Consumers Union: New CFPB report on credit cards shows CARD Act has reduced credit costs and penalty fees, but more work is needed
WASHINGTON — Consumers Union, the advocacy arm of Consumer Reports, today said a new report on credit cards by the Consumer Financial Protection Bureau (CFPB) indicates the Credit Card Accountability Responsibility and Disclosure Act of 2009 (CARD Act) has delivered real benefits and savings for consumers, but there are still products and practices in the marketplace where more attention is needed.
The CARD Act is a federal law that brought sweeping reforms to the credit card industry, cracking down on surprise rate hikes, hidden penalty fees, and other tricks and traps employed by companies for years. Consumers Union and other organizations pushed hard to convince Congress to pass the law, bringing consumers to Capitol Hill to tell their personal stories of unfair and abusive practices by credit card companies. The CFPB assumed authority for the CARD Act in July 2011. The law directs the bureau to review the impact of the law on the cost and availability of credit as well as the level of consumer protections in the credit card market.
Today’s CFPB report estimates that the average credit-card late fee went down by $6 after the CARD Act took effect. That reduction resulted in a $1.5 billion decrease in late fees paid by consumers in 2012. The report found the total cost of credit declined by two percentage points between 2008 and 2012, and responsible access to credit remains available. The bureau said young consumers are now better protected from credit cards they cannot afford, and the percent of young adults ages 18-20 that have at least one credit card account has dropped by half since the law was passed.
Pamela Banks, senior policy counsel for Consumers Union, said, “This report confirms the law is making a big difference in protecting people from some of the worst industry practices. Penalty fees are down, and your bill provides better information about the true cost of your credit.
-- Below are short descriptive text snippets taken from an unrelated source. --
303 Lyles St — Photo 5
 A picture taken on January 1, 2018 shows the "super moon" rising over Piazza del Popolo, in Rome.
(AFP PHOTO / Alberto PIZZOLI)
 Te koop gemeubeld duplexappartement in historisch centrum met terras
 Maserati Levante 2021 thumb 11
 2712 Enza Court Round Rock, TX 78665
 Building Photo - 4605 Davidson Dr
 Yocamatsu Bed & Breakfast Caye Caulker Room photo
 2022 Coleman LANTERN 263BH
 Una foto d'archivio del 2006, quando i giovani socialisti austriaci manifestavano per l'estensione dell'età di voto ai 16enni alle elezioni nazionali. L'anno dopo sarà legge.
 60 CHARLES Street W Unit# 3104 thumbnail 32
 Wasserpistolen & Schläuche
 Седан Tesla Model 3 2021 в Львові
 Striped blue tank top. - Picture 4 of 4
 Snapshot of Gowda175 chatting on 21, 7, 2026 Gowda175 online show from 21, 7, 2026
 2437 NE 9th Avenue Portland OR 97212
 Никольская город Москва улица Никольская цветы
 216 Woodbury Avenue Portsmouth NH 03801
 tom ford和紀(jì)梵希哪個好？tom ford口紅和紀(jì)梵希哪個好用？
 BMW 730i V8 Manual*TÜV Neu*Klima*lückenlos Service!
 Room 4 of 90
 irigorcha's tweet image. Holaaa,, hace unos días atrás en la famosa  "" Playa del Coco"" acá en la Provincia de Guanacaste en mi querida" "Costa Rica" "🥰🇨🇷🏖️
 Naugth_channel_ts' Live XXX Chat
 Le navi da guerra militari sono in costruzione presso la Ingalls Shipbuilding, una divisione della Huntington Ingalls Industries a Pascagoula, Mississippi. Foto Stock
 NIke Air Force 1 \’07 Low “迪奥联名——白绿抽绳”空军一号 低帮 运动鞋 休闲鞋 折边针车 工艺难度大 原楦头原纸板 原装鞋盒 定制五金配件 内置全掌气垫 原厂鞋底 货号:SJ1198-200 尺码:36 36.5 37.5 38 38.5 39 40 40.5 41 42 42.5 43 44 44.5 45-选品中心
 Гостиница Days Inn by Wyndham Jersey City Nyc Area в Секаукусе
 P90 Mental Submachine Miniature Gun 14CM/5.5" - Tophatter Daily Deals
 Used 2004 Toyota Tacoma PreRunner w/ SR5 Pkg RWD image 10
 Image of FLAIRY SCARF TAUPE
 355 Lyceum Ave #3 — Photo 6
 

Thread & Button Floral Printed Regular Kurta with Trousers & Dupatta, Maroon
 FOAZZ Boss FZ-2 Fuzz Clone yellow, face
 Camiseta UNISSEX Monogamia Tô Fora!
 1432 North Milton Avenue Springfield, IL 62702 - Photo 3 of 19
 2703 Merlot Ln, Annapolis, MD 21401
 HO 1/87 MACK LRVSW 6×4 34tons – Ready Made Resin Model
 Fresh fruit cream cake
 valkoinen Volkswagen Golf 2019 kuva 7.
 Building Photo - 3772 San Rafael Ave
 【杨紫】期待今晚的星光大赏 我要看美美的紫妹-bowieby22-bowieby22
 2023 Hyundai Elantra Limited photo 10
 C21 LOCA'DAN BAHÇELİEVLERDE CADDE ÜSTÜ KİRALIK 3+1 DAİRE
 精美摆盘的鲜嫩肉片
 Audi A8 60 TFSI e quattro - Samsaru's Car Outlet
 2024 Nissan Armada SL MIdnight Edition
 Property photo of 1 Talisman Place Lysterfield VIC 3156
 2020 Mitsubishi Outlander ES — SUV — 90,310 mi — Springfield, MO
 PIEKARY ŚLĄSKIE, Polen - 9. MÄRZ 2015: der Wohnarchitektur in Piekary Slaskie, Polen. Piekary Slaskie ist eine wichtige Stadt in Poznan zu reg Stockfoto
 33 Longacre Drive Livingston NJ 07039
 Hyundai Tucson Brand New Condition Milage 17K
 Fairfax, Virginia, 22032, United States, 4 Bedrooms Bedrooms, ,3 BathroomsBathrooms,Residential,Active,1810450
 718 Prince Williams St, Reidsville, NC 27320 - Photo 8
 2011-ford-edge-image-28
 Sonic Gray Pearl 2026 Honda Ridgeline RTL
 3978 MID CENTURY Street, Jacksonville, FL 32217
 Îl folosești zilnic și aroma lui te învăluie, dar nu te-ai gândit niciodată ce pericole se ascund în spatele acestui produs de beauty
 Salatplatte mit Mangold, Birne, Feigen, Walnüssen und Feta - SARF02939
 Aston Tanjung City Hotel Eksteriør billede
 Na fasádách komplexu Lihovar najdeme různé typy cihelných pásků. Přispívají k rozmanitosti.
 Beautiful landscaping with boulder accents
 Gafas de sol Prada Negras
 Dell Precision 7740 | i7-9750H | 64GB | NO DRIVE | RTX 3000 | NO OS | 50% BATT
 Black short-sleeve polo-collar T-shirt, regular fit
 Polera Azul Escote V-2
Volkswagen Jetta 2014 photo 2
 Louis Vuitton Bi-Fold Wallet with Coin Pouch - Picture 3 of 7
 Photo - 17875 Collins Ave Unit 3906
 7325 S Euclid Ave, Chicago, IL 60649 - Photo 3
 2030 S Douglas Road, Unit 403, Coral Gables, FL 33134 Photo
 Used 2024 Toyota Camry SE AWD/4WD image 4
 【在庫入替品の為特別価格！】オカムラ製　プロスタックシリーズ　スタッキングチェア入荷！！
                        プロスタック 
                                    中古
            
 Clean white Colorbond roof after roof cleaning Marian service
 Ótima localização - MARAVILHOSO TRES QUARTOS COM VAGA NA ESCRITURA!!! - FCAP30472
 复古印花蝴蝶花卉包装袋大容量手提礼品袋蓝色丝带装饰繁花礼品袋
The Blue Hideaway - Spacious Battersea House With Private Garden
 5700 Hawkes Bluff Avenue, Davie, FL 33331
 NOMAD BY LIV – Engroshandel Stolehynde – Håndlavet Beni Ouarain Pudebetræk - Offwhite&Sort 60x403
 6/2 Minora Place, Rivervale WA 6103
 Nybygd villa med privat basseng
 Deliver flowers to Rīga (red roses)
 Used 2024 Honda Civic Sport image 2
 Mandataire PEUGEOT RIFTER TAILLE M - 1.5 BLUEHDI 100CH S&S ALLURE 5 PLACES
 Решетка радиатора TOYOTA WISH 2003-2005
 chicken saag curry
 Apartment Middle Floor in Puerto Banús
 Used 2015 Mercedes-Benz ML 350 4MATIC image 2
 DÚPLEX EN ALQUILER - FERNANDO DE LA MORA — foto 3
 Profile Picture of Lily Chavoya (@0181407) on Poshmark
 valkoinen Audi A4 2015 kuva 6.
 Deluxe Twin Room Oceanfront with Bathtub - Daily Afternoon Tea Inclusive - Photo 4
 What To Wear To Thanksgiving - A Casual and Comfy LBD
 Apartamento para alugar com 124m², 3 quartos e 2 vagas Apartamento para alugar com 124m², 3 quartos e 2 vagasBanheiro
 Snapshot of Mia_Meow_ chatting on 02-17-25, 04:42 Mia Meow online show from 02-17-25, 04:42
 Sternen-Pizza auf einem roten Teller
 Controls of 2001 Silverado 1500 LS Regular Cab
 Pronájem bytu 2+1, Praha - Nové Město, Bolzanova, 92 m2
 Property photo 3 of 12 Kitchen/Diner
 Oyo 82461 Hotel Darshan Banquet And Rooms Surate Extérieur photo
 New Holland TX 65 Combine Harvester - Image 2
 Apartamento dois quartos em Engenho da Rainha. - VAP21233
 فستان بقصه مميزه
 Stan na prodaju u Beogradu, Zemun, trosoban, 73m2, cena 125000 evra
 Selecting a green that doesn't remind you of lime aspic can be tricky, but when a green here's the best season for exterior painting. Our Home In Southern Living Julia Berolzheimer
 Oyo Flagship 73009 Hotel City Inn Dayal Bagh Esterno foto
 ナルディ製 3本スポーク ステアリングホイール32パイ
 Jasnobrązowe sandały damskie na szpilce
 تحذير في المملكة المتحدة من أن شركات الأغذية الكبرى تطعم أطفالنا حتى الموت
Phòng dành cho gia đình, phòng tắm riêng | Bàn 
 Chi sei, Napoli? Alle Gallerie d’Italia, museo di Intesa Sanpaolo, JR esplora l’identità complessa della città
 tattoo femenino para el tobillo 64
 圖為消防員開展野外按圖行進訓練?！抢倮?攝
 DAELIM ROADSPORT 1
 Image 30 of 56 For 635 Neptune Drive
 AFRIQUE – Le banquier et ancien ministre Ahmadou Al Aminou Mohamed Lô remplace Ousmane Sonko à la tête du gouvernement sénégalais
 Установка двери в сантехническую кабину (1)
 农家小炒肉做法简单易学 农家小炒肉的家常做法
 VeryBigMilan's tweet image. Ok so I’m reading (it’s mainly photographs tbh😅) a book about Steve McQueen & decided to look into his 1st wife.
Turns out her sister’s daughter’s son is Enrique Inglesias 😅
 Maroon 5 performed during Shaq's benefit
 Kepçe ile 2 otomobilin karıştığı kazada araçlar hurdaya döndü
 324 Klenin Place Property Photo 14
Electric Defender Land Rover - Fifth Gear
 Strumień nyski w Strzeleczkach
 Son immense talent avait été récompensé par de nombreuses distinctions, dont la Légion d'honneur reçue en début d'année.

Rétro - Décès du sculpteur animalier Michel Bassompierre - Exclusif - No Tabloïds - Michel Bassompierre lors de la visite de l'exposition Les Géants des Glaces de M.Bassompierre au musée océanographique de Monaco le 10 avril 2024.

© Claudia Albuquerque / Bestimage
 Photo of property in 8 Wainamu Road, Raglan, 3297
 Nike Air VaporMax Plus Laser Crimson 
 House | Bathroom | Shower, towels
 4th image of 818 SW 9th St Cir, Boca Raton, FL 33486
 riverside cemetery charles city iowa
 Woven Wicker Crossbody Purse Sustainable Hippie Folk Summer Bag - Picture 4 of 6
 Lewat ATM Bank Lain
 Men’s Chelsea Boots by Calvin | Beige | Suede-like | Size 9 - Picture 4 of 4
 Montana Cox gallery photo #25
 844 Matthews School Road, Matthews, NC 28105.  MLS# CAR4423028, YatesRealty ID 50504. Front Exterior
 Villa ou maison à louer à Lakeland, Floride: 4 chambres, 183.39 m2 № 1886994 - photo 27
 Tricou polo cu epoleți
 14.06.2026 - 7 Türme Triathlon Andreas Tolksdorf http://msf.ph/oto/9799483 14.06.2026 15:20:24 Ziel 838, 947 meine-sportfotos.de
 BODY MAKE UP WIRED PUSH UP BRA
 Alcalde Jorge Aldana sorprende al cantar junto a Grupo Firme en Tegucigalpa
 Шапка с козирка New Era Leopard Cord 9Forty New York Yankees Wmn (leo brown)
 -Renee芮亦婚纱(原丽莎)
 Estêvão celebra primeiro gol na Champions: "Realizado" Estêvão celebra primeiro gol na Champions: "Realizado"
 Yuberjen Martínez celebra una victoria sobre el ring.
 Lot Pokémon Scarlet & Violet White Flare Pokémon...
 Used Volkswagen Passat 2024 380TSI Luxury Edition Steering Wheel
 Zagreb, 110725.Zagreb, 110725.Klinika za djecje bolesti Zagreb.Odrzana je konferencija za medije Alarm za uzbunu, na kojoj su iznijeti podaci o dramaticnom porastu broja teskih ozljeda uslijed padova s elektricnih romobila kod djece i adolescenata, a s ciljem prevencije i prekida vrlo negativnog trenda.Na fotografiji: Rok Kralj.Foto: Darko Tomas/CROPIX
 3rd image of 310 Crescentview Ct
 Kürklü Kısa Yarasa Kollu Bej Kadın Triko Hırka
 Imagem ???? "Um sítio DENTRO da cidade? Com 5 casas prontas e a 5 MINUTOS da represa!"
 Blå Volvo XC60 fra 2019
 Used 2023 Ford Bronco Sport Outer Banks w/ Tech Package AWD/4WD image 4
There are still issues in the marketplace that need serious attention, but this report shows we’ve made a lot of progress in a relatively short period of time.”
One of the areas of concern cited by the CFPB report is deferred interest credit cards, which some consumers use to finance purchases without interest for a period of time. The report notes, if a balance on this type of card is not paid in full by a certain date, the accumulated interest may be assessed retroactively.
Christina Tetreault, staff attorney for Consumers Union, said, “We have serious concerns about deferred interest credit cards. Some people turn to these cards to cover the cost of big-ticket items, but the terms can be incredibly complicated, and you can wind up getting hit with huge, surprise penalties. We’re pleased to see the CFPB call out these products, and we’re glad that the bureau is going to take a hard look at the risks and benefits.”
The report points out that, before the CARD Act took effect, credit card companies could charge an overlimit fee for transactions that pushed customers over their credit limit. Since the law now requires that consumers opt in to fees before they are allowed to exceed their credit limit, the CFPB found overlimit fees have essentially been eliminated.
Banks said, “The fact that the law has effectively gotten rid of overlimit fees in the credit-card market is a big win for consumers. We’d like to see the same opt-in reforms applied to all financial transactions, including checks and automatic bill payments.”